Wegbereiter, politische Vertreter und Ehrengäste trafen sich in der Alten Residenz in Salzburg, um den Facharzt für Allgemeinmedizin und Familienmedizin zu würdigen, und sich über historische Erfolge und zukünftige Herausforderungen auszutauschen.

Sophie Niedenzu

Im prunkvollen, feierlichen Ambiente der Alten Residenz sorgte nicht nur ein pointiert formulierter Satz für ausgelassene Stimmung. Mit „Er war richtig lästig“, bezog sich Michael Kierein, Abteilungsleiter der Sektion VI, Rechtsangelegenheiten bei Ärzten, im Bundesministerium für Soziales, Gesundheit, Pflege und Konsumentenschutz (BMSGPK), in seinen Grußworten auf den Tiroler Allgemeinmediziner Edgar Wutscher, Vizepräsident der Österreichischen Ärztekammer und Bundeskurienobmann der niedergelassenen Ärzte.
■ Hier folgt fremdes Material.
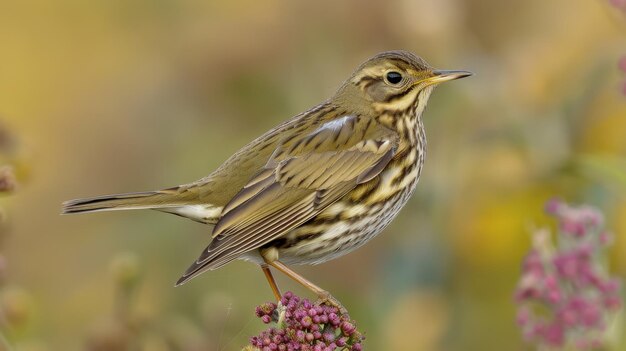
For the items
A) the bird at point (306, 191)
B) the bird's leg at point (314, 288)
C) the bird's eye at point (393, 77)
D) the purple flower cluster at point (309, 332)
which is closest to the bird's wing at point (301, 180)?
the bird at point (306, 191)

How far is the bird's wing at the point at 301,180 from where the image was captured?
560cm

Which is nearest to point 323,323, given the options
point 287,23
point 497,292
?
point 497,292

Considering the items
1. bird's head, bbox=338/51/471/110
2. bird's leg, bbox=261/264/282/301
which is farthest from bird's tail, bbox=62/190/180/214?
bird's head, bbox=338/51/471/110

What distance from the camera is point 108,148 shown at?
34.4 ft

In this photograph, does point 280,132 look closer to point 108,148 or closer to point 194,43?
point 194,43

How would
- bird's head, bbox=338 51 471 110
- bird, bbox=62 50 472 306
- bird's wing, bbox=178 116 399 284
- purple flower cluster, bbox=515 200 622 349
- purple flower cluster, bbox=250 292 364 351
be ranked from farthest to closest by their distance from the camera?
bird's head, bbox=338 51 471 110 < bird, bbox=62 50 472 306 < bird's wing, bbox=178 116 399 284 < purple flower cluster, bbox=515 200 622 349 < purple flower cluster, bbox=250 292 364 351

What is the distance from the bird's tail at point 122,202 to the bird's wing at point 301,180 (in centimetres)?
35

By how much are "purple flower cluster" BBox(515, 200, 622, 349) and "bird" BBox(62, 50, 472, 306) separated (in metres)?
0.78

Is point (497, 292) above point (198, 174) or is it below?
below

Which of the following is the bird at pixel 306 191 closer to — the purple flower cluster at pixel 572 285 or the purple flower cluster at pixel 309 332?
the purple flower cluster at pixel 572 285

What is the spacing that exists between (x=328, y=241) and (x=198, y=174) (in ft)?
9.84

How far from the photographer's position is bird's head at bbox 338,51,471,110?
6.50 m

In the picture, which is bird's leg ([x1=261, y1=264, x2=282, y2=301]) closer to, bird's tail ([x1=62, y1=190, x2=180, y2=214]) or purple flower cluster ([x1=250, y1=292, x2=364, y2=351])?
bird's tail ([x1=62, y1=190, x2=180, y2=214])

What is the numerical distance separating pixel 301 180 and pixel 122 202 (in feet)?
2.60
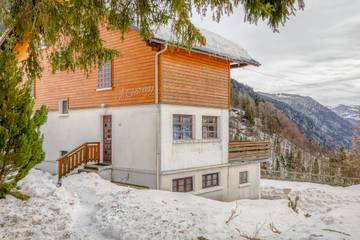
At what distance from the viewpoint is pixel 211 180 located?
50.6ft

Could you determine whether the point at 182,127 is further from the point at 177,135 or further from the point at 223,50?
the point at 223,50

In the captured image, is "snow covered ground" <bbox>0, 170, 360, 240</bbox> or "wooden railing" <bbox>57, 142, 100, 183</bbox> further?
"wooden railing" <bbox>57, 142, 100, 183</bbox>

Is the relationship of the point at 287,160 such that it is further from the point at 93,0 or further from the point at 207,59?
the point at 93,0

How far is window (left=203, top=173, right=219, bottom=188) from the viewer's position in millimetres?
15078

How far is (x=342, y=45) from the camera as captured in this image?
93.2 ft

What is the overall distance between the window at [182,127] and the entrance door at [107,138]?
344 centimetres

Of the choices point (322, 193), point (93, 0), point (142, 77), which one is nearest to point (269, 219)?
point (142, 77)

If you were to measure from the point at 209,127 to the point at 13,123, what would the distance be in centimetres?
983

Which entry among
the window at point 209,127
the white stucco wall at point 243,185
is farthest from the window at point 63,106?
the white stucco wall at point 243,185

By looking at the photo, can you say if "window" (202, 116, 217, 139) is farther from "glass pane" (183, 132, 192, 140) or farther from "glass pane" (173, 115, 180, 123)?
"glass pane" (173, 115, 180, 123)

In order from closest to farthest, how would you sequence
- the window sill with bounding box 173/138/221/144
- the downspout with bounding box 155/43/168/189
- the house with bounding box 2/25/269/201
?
1. the downspout with bounding box 155/43/168/189
2. the house with bounding box 2/25/269/201
3. the window sill with bounding box 173/138/221/144

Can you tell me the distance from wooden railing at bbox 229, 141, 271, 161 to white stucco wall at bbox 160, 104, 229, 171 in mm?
653

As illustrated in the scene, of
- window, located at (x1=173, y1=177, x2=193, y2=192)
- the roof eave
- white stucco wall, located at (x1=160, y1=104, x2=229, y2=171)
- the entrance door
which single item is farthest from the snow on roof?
window, located at (x1=173, y1=177, x2=193, y2=192)

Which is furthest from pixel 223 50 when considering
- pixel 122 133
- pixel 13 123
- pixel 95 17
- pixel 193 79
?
pixel 13 123
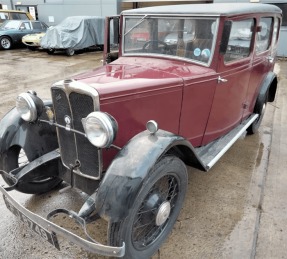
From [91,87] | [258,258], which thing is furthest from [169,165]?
[258,258]

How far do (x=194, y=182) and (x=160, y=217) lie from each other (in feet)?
3.72

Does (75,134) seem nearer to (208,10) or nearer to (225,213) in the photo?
(225,213)

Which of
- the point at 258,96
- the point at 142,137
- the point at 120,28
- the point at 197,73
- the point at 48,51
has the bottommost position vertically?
the point at 48,51

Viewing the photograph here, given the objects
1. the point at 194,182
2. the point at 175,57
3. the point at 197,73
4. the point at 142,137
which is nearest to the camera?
the point at 142,137

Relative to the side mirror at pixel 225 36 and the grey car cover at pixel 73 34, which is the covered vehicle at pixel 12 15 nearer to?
the grey car cover at pixel 73 34

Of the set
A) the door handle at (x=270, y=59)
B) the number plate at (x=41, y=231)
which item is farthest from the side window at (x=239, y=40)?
the number plate at (x=41, y=231)

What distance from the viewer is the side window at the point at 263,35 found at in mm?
3468

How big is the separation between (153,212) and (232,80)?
5.74ft

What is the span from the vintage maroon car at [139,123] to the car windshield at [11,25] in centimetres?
1135

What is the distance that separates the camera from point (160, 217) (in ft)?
6.91

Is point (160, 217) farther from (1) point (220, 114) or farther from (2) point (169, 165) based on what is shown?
(1) point (220, 114)

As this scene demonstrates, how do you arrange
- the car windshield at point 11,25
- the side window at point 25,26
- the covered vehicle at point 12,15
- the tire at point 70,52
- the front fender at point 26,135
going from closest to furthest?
1. the front fender at point 26,135
2. the tire at point 70,52
3. the car windshield at point 11,25
4. the side window at point 25,26
5. the covered vehicle at point 12,15

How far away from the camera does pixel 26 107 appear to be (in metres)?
2.32

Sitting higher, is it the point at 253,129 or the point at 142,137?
the point at 142,137
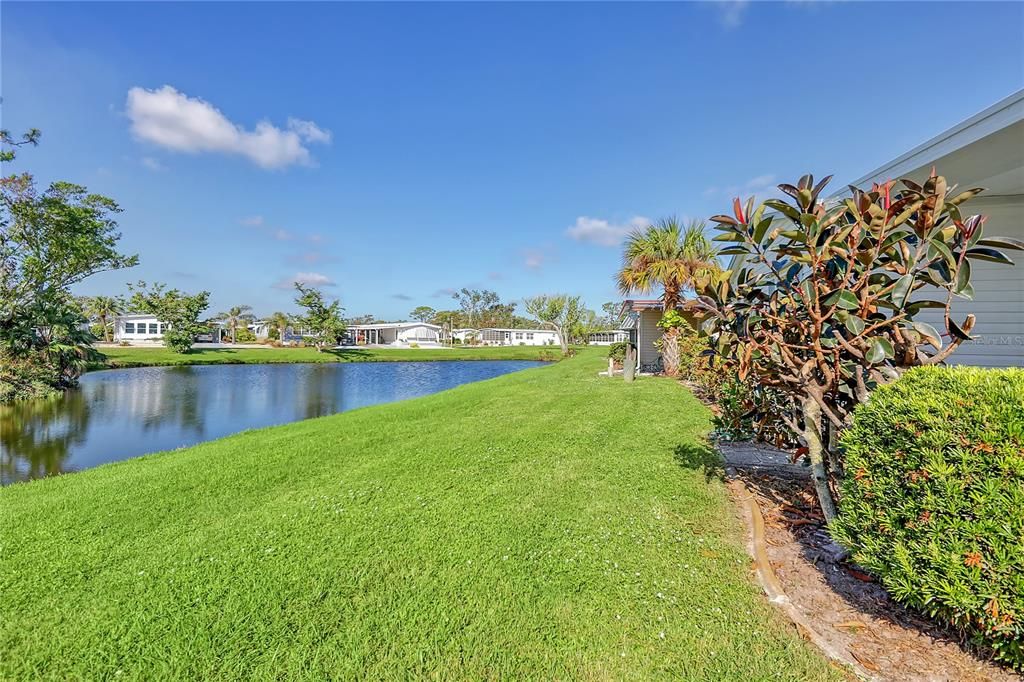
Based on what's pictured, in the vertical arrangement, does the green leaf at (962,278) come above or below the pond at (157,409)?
above

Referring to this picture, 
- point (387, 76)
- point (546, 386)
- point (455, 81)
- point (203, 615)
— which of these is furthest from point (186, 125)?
point (203, 615)

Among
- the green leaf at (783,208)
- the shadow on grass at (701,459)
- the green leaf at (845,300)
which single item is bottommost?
the shadow on grass at (701,459)

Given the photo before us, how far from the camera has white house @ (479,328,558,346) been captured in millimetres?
63844

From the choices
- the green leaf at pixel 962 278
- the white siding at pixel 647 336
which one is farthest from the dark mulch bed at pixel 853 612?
the white siding at pixel 647 336

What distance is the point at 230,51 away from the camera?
9.74m

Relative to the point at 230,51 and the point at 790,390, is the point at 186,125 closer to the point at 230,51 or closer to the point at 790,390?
→ the point at 230,51

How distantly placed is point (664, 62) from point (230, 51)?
1030cm

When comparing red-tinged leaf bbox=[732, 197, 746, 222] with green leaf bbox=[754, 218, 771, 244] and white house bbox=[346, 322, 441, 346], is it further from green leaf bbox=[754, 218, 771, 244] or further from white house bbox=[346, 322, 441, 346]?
white house bbox=[346, 322, 441, 346]

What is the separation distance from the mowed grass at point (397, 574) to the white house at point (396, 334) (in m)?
52.3

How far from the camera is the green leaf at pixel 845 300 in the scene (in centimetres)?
235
Dieser sei einer derjenigen gewesen, die jahrelang das Ziel konsequent verfolgt hätten, den Facharzt für Allgemeinmedizin Realität werden zu lassen – diese Beharrlichkeit sei „sehr sympathisch“ gewesen, erinnerte sich Kierein zurück. Zudem lobte er Wutschers Handschlagqualität und endete mit den Worten „Aufgeben gibt’s nicht“ seine anekdotenhafte Rede, in der er die Festgäste auch kurz in die Sporthistorie rund um den überraschenden Olympiasieger Steven Bradbury entführte.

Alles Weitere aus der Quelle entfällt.